A central premise underlying affirmative action is that, absent discrimination, over time an employer’s workforce generally, will reflect the gender, racial and ethnic profile of the labor pools from which the employer recruits and selects employees. An Affirmative Action program is a management tool designed to ensure equal employment opportunity. It includes those policies, practices and procedures that employers, including the University, implement to ensure that all qualified applicants and employees are receiving an equal opportunity for recruitment, selection, advancement, training, development and every other term, condition and privilege of employment.

Last modified: 07/19/2021

For whom is Affirmative Action undertaken? expanding section

Affirmative action is undertaken for minorities, women, individuals with disabilities and covered veterans.

Last modified: 07/19/2021

What is an Affirmative Action Plan? expanding section

An Affirmative Action Plan is a written set of specific, results-oriented procedures to be followed by all federal contractors holding contracts of $50,000 or more and employing 50 or more people and intended to remedy the effects of past discrimination against or underutilization of women and minorities. The effectiveness of the plan is measured by the results it actually achieves rather than by the results intended and by the good faith efforts undertaken by the contractor to increase the pool of qualified women and minorities in all parts of the organization.

Last modified: 07/19/2021

Generally, what does the University’s Affirmative Action program consist of? expanding section

The University’s Affirmative Action program consists of: annual quantitative analyses designed to evaluate the composition of the University workforce and compare it to the composition of the relevant external labor pools, action-oriented programs with specific practical steps to address the underutilization of minorities and women (if women and minorities are not being employed at a rate to be expected given their availability in the relevant external labor pools); internal auditing and reporting systems that measure the University’s progress in hiring minorities and women; and mechanisms to monitor the University’s employment decisions in order to evaluate the impact of those decisions on minorities, women, individuals with disabilities and covered veterans

Last modified: 07/19/2021

Are Affirmative Action goals required? expanding section

Goals and timetables are part of the requirements of an affirmative action plan for women and minorities. Goals are voluntary measures of progress in hiring women and minorities that an employer such as the University has established for its workforce to correct underutilization.

Last modified: 07/19/2021

Are quotas a part of the University’s Affirmative Action Program? expanding section

No, quotas are not a part of the University’s Affirmative Action program. However, under federal regulations, the University is required to establish goals for hiring women and minorities in those jobs or job groups where the percentage of minorities and women employed in the University workforce is less than would be reasonably expected given their availability.

Last modified: 07/19/2021

Who benefits from the University’s affirmative action policies and programs? expanding section

All employees benefit from the University’s affirmative action policies and programs as they help to ensure a fair work environment for everyone.

Last modified: 07/19/2021

Terminology

What is harassment? expanding section

Harassment is a form of employment discrimination that violates Title VII of the Civil Rights Act of 1964, the Age Discrimination in Employment Act of 1967, (ADEA), and the Americans with Disabilities Act of 1990, (ADA).

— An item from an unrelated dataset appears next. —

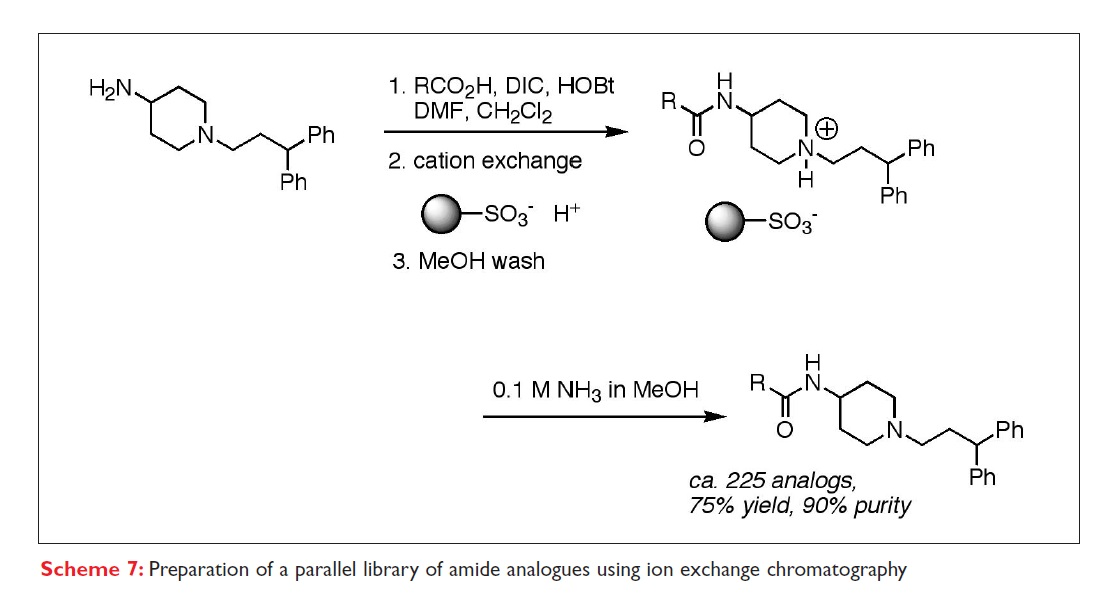 Scheme 7 Preparation of a parallel library of amide analogues using ion exchange chromatography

Harassment is unwelcome conduct that is based on race, color, sex, religion, national origin, disability, and/or age. Harassment becomes unlawful where 1) enduring the offensive conduct becomes a condition of continued employment, or 2) the conduct is severe or pervasive enough to create a work environment that a reasonable person would consider intimidating, hostile, or abusive. Anti-discrimination laws also prohibit harassment against individuals in retaliation for filing a discrimination charge, testifying, or participating in any way in an investigation, proceeding, or lawsuit under these laws; or opposing employment practices that they reasonably believe discriminate against individuals, in violation of these laws.

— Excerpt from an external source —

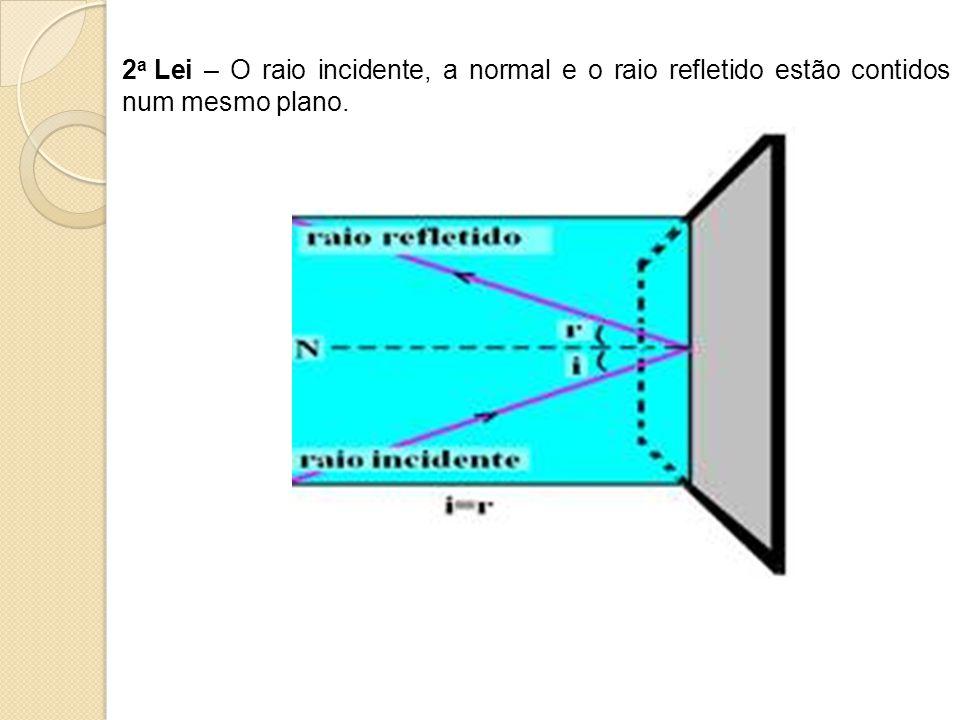 2 a Lei – O raio incidente, a normal e o raio refletido estão contidos num mesmo plano.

Petty slights, annoyances, and isolated incidents (unless extremely serious) will not rise to the level of illegality. To be unlawful, the conduct must create a work environment that would be intimidating, hostile, or offensive to reasonable people.

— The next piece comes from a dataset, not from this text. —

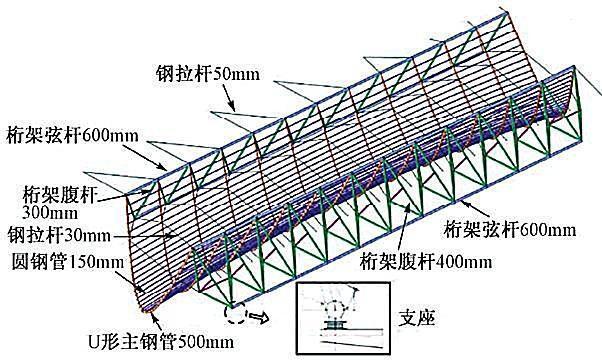 苏州现代传媒广场新型钢结构技术研究与应用-形采光顶结构示意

Offensive conduct may include, but is not limited to, offensive jokes, slurs, epithets or name calling, physical assaults or threats, intimidation, ridicule or mockery, insults or put-downs, offensive objects or pictures, and interference with work performance. Harassment can occur in a variety of circumstances, including, but not limited to, the following:

· The harasser can be the victim's supervisor, a supervisor in another area, an agent of the employer, a co-worker, or a non-employee.

· The victim does not have to be the person harassed, but can be anyone affected by the offensive conduct.

· Unlawful harassment may occur without economic injury to, or discharge of, the victim.

Prevention is the best tool to eliminate harassment in the workplace. Employers are encouraged to take appropriate steps to prevent and correct unlawful harassment. They should clearly communicate to employees that unwelcome harassing conduct will not be tolerated. They can do this by establishing an effective complaint or grievance process, providing anti-harassment training to their managers and employees, and taking immediate and appropriate action when an employee complains. Employers should strive to create an environment in which employees feel free to raise concerns and are confident that those concerns will be addressed.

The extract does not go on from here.